Ed Kröger Quintet | 15.11.2003

Donaukurier | Reinhard Köchl
 

Gibt es so etwas überhaupt noch? Eine Band, die sich nicht damit begnügt, auf dem begradigten Mainstream dahinzupaddeln –  „Summertime“, „In a sentimental Mood“, one-two-three – sondern die ganz bewusst Seitenarme und Stromschnellen sucht? Man muss nicht unbedingt zum manischen Modernisten konvertieren, um aus der Flut der ganzen gesichts- und namenlosen Jazzbands hervorzustechen. Ein originelles, spritziges, schlicht ein eigenes Konzept wie das von Ed Kröger und seinem Quintett im Neuburger „Birdland“-Jazzclub tut es längst, um beim reizüberfluteten Publikum nachhaltig ins Auge und ins Ohr zu stechen.

Kröger wird im Dezember 60 Jahre alt. Und irgendwie zieht der Posaunist jedem eine lange Nase, wenn er einen seiner Titel „Still Groovin“ überschreibt. Klingt so, als müsse nur noch der Zusatz „…after all these Years“ hinzugefügt werden. Denn der Mann hat sich und seine Auffassung von Jazz seit den 60ern, als er mit Sigi Busch, Marion Brown, Eberhard Weber und Niels-Henning Ørsted-Pedersen spielte, um kein Jota verändert. Vielleicht würden findige Experten das, was der Bremer zusammen mit seinen multinationalen Stadtmusikanten vollführt, ganz hochtrabend Neobop nennen. In Wahrheit sind es aber hinreißend bunte Kompositionen, die durch die brillanten Solisten einen spannenden erzählenden Gestus erhalten, vom unwiderstehlichen Groove einmal ganz zu schweigen.

Nichts Altmodisches, nichts Nostalgisches.

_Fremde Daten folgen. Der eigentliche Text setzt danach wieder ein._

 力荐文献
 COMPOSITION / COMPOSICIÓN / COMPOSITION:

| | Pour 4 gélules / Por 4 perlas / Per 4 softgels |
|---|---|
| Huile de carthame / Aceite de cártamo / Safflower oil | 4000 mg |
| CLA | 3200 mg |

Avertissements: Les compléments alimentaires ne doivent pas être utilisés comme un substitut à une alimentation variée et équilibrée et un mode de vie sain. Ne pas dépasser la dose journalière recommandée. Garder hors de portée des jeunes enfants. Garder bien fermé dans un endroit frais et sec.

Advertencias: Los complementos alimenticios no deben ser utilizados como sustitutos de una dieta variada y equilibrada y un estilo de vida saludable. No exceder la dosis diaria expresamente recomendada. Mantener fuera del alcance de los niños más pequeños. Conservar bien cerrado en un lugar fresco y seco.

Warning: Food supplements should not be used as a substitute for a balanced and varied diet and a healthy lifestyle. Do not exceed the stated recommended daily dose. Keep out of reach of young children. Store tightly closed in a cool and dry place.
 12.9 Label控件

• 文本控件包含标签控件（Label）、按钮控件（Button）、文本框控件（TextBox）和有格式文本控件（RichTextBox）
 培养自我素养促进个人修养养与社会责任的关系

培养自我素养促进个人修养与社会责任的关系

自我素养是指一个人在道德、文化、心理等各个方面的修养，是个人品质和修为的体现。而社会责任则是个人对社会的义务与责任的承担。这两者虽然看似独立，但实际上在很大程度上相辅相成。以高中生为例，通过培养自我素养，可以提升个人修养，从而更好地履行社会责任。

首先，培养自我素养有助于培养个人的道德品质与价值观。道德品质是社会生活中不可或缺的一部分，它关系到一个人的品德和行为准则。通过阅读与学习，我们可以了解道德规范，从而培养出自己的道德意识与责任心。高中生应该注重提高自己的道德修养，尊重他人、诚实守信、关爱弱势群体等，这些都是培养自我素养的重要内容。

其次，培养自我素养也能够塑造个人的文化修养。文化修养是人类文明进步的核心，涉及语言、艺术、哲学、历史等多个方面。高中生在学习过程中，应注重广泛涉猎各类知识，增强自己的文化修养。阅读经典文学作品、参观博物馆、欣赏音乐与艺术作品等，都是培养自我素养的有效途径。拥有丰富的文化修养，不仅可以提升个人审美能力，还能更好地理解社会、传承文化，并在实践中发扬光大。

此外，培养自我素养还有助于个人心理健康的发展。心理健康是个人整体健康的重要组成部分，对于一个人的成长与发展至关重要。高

Kröger und Konsorten exerzieren vor, wie sich der klassische Jazz mit kleinen, aber konsequenten Hebelbewegungen weiterentwickeln kann. Ein Solo steht bei den Fünf nicht isoliert im Raum, kein Bass, kein Saxofon, kein Schlagzeug werden automatisch leiser oder verschwinden sogar von der Bühne. Der Fluss der Musik trägt fast jede instrumentale Kür, integriert sie als einen Teil des Gruppenklangs, erhöht und bereichert sie. Und dann ist da noch das stillschweigende Einverständnis, die innere Symmetrie, die Telefonbands nur vom Hörensagen her kennen.

Schon allein wenn der unglaublich variantenreiche Drummer Michael Keul, der voluminöse Bassist Lars Gühlcke und die Entdeckung des Abends, der französische Pianist Vincent Bourgeyx, im Trio interagieren, öffnen sich zuvor unerreichte Horizonte. Bourgeyx wartet immer wieder mit überraschenden Lösungen, dichten Spannungsbögen sowie einem fein pronocierten Anschlag auf, der sich ganz und gar nicht mit den exaltierten Hardbop-Elfenbeintänzern alter Schule vergleichen lassen will.

Scharf geschnitten, zupackend, teilweise sogar aggressiv modelliert Ignaz Dinné seinen Altsaxofonton, ohne jedoch eine Sekunde lang die Posaune außer Acht zu lassen. Die phrasiert Kröger wuchtig, geschwind, elegant und behände wie ein Trompeter. Welch elektrisierender Kontrast: hier das kantige, knorrige, kratzende Alto, dort die fließende, flexible, farbige Trombone. Mit dieser Bläser-Frontline geraten das rasante „The Spirit of Tartex“ oder die wunderschöne Ballade „You are too beautiful“ zu intensiven, warmen gleißenden Strahlen, die unmittelbar ins Herz treffen. Mehr kann man von Musik, noch dazu vom ständig kritisierten, angeblich überkommenen Jazz kaum erwarten.